1. La sédition en cours nous rapporte que l'omniprésence de l'insatisfaction globale impose le martyr de tous sous cette forme d'une contribution au miracle du «vivre ensemble».
2. Et s'il est une perspective satisfaisante à en tirer, elle revêt bien trop simplement ce critère humiliant de complaire nécessairement à l'étranger.
3. Cette obligation n'est pas qu'une échéance littéraire de plus par laquelle nous serions des passagers en perdition, déconsidérant par trop le vécu d'autrui, pour ne pas s'abstraire du nôtre uniquement.
4. Elle est devenue un risque majeur de trouble de l'ordre public dans un contexte foireux d'usurpation du Droit par la mainmise phallo.
5. La condition féminine déjà en cause dangereusement, est maintenue dans le brouillard d'une nuit entretenue.
6. La sujétion des hommes au charisme des prétendants au sexe fort se situe toujours plus dangereusement dans ce marasme d'école à deux balles.
7. Jésus nous admire, et pourtant il est fort éloigné d'apprécier la jésuistique musulmane du sacrifice du frère.
8. Nous revivons ce qui nous avait opposé, nous nous situons dans une clarté imparfaite de demi-jour lunaire.
9. Les ténèbres engoulevines saturent nôtre espace vital, le rendant exigu, dangereux et proche de la guerre civile.
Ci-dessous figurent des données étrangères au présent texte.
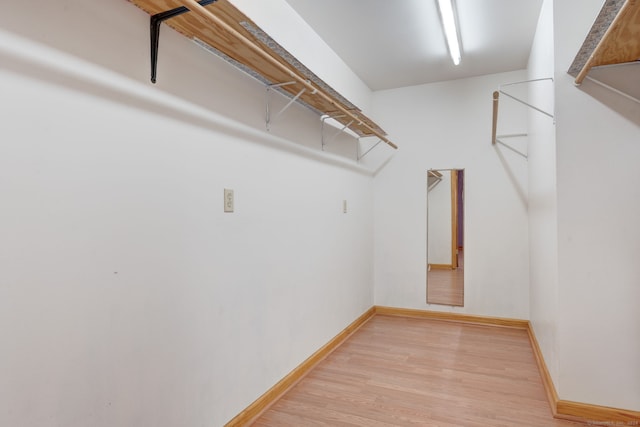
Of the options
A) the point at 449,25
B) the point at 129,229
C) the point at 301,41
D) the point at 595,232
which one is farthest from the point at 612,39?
the point at 129,229

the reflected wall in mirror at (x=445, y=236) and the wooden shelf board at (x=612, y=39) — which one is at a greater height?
the wooden shelf board at (x=612, y=39)

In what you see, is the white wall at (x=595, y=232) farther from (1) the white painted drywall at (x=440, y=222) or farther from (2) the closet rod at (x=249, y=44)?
(1) the white painted drywall at (x=440, y=222)

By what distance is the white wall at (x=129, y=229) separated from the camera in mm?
1092

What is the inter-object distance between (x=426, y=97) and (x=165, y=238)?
137 inches

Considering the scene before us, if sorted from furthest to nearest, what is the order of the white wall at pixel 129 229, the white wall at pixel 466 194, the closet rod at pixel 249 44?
the white wall at pixel 466 194, the closet rod at pixel 249 44, the white wall at pixel 129 229

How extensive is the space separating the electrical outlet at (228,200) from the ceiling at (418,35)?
4.80ft

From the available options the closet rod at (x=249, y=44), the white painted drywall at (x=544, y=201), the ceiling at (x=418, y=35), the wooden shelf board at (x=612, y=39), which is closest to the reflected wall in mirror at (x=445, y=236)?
the white painted drywall at (x=544, y=201)

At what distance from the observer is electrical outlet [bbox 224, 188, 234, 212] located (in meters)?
1.93

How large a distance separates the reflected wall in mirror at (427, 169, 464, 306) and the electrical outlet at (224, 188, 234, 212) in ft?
9.10

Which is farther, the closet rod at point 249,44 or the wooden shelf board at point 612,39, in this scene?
the wooden shelf board at point 612,39

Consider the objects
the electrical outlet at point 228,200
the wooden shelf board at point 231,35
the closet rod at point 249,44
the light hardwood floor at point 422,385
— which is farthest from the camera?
the light hardwood floor at point 422,385

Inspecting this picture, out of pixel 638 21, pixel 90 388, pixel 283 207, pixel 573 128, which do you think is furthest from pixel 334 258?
pixel 638 21

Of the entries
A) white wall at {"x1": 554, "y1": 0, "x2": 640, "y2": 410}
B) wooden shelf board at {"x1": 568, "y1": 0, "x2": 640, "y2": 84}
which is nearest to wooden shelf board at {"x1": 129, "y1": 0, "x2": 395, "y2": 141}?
wooden shelf board at {"x1": 568, "y1": 0, "x2": 640, "y2": 84}

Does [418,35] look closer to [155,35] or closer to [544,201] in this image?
[544,201]
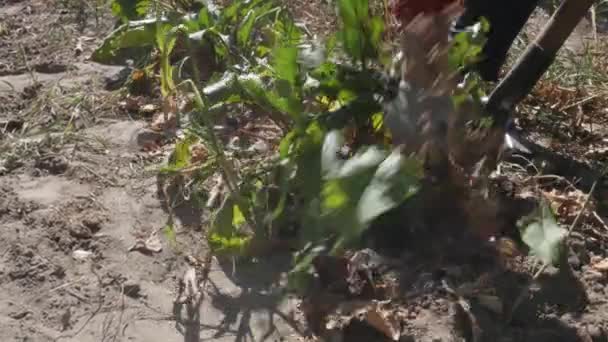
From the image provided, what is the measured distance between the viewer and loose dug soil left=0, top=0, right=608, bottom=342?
1.73 meters

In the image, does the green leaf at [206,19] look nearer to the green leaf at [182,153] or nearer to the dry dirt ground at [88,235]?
the dry dirt ground at [88,235]

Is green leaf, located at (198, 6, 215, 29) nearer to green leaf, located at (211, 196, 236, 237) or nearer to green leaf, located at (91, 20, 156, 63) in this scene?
green leaf, located at (91, 20, 156, 63)

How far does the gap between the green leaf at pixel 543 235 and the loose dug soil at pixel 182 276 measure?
12 centimetres

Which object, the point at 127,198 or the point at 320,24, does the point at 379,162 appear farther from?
the point at 320,24

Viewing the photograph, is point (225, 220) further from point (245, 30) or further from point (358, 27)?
point (245, 30)

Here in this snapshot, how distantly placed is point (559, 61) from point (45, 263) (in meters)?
1.72

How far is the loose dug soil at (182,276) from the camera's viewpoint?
1.73 meters

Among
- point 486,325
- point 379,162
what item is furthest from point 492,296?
point 379,162

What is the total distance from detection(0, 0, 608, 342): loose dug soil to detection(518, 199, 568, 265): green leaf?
0.41 ft

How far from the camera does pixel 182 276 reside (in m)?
1.89

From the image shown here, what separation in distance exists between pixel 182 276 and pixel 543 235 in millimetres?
778

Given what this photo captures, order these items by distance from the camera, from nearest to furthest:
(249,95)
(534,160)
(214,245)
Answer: (214,245) → (249,95) → (534,160)

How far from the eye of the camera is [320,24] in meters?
2.84

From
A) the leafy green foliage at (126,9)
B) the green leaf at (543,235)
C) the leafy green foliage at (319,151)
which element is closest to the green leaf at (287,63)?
the leafy green foliage at (319,151)
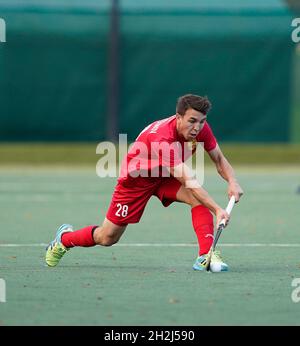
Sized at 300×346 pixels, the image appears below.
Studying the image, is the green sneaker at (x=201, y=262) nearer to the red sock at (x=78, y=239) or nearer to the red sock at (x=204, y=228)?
the red sock at (x=204, y=228)

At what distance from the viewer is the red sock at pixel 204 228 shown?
8906mm

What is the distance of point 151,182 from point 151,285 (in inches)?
45.8

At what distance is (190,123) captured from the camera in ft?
28.5

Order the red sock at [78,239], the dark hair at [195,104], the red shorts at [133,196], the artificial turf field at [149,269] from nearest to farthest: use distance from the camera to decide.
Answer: the artificial turf field at [149,269] → the dark hair at [195,104] → the red shorts at [133,196] → the red sock at [78,239]

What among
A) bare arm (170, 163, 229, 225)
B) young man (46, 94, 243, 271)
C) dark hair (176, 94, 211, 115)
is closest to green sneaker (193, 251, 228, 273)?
young man (46, 94, 243, 271)

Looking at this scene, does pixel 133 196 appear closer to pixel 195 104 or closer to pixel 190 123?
pixel 190 123

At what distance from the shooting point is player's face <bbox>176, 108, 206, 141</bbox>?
866 cm

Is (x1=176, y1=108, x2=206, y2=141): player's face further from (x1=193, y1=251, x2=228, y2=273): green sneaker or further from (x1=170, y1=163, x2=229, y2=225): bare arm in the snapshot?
(x1=193, y1=251, x2=228, y2=273): green sneaker

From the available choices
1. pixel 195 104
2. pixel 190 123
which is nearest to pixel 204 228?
pixel 190 123

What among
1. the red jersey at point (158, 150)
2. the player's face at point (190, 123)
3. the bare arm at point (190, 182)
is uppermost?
the player's face at point (190, 123)

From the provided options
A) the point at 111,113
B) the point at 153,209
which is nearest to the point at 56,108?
the point at 111,113

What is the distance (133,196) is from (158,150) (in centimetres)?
49

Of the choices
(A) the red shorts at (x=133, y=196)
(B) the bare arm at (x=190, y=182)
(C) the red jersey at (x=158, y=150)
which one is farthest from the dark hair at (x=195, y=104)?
(A) the red shorts at (x=133, y=196)

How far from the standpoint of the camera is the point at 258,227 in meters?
12.1
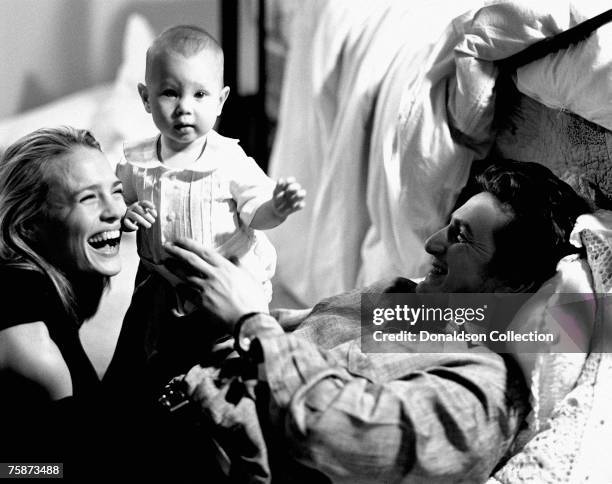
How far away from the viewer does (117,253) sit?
2.45 feet

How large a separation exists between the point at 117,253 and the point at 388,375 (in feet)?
0.82

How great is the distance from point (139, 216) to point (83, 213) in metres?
0.05

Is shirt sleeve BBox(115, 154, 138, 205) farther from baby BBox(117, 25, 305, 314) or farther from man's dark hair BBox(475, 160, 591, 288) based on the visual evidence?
man's dark hair BBox(475, 160, 591, 288)

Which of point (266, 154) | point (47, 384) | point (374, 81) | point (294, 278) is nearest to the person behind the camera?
point (47, 384)

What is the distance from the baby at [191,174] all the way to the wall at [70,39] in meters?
0.88

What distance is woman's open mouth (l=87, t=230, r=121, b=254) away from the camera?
0.73 metres

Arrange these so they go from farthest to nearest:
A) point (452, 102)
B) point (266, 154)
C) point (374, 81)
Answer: point (266, 154) → point (374, 81) → point (452, 102)

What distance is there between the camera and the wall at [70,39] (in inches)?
67.0

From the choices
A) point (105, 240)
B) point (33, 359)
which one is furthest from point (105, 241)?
point (33, 359)

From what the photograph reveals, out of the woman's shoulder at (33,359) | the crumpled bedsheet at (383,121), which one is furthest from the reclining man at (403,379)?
the crumpled bedsheet at (383,121)

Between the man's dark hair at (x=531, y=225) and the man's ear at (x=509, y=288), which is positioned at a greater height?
the man's dark hair at (x=531, y=225)

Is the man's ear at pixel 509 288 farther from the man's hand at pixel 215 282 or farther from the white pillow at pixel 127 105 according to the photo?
the white pillow at pixel 127 105

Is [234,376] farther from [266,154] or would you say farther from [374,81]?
[266,154]

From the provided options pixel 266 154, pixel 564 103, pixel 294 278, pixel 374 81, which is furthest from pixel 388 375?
pixel 266 154
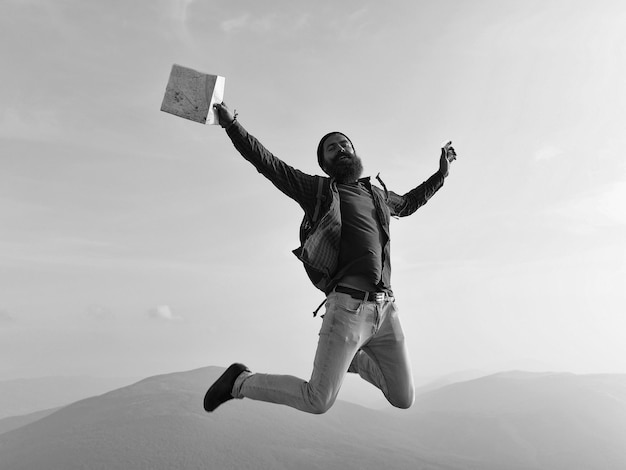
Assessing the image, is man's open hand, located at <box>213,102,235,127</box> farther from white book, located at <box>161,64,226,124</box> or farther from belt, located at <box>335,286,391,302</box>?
belt, located at <box>335,286,391,302</box>

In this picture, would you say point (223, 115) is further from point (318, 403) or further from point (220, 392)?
point (318, 403)

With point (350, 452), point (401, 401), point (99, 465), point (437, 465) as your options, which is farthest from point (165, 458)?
point (401, 401)

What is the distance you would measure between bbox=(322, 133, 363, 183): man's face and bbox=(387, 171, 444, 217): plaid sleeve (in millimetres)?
654

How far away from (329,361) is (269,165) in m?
2.03

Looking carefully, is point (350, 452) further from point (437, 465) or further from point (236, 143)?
point (236, 143)

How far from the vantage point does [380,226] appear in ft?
17.3

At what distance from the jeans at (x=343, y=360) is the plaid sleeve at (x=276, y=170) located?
107 cm

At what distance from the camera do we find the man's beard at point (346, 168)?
18.1 ft

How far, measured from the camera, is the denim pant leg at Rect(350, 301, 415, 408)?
200 inches

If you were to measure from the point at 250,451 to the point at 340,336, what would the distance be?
20554 centimetres

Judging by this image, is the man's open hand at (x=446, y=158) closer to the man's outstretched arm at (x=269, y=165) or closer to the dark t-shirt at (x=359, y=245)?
the dark t-shirt at (x=359, y=245)

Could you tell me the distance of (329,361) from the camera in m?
4.65

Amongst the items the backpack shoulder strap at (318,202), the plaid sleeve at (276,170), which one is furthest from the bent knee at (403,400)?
the plaid sleeve at (276,170)

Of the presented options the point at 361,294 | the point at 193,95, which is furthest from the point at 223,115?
the point at 361,294
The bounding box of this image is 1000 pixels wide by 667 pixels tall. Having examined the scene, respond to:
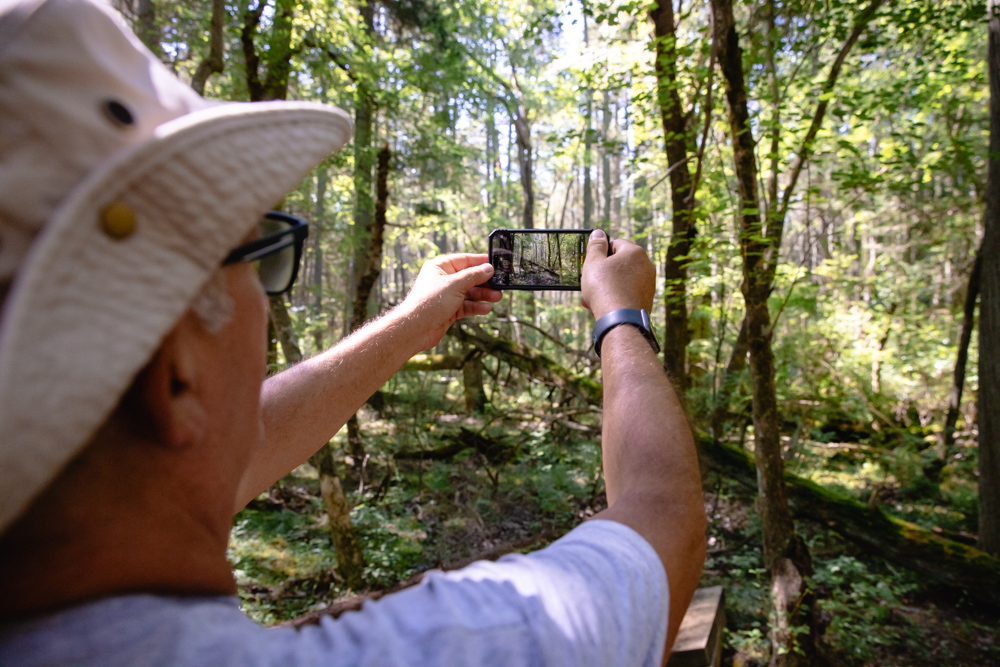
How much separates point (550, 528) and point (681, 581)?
5954mm

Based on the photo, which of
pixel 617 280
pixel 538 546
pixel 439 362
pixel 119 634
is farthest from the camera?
pixel 439 362

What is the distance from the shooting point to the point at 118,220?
66 centimetres

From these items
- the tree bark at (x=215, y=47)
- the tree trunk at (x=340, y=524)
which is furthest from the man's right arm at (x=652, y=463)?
the tree bark at (x=215, y=47)

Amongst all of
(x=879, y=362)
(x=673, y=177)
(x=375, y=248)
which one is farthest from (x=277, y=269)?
(x=879, y=362)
10. Le déliement gordien est mis à contribution dans ce devenir scabreux par lequel l'obligation de satisfaire à l'Amour définit des comportements de distanciation proche de la haine.
11. La France est mise à mal en ayant prétendu véreusement le contraire, en attendant de pourvoir à une suite heureuse par le renoncement éclairé toutefois à l'abîme des mœurs d'écriture.
12. Pour que la France vive.
Paris, ce samedi 27 juin 2026, Bruno Cadou.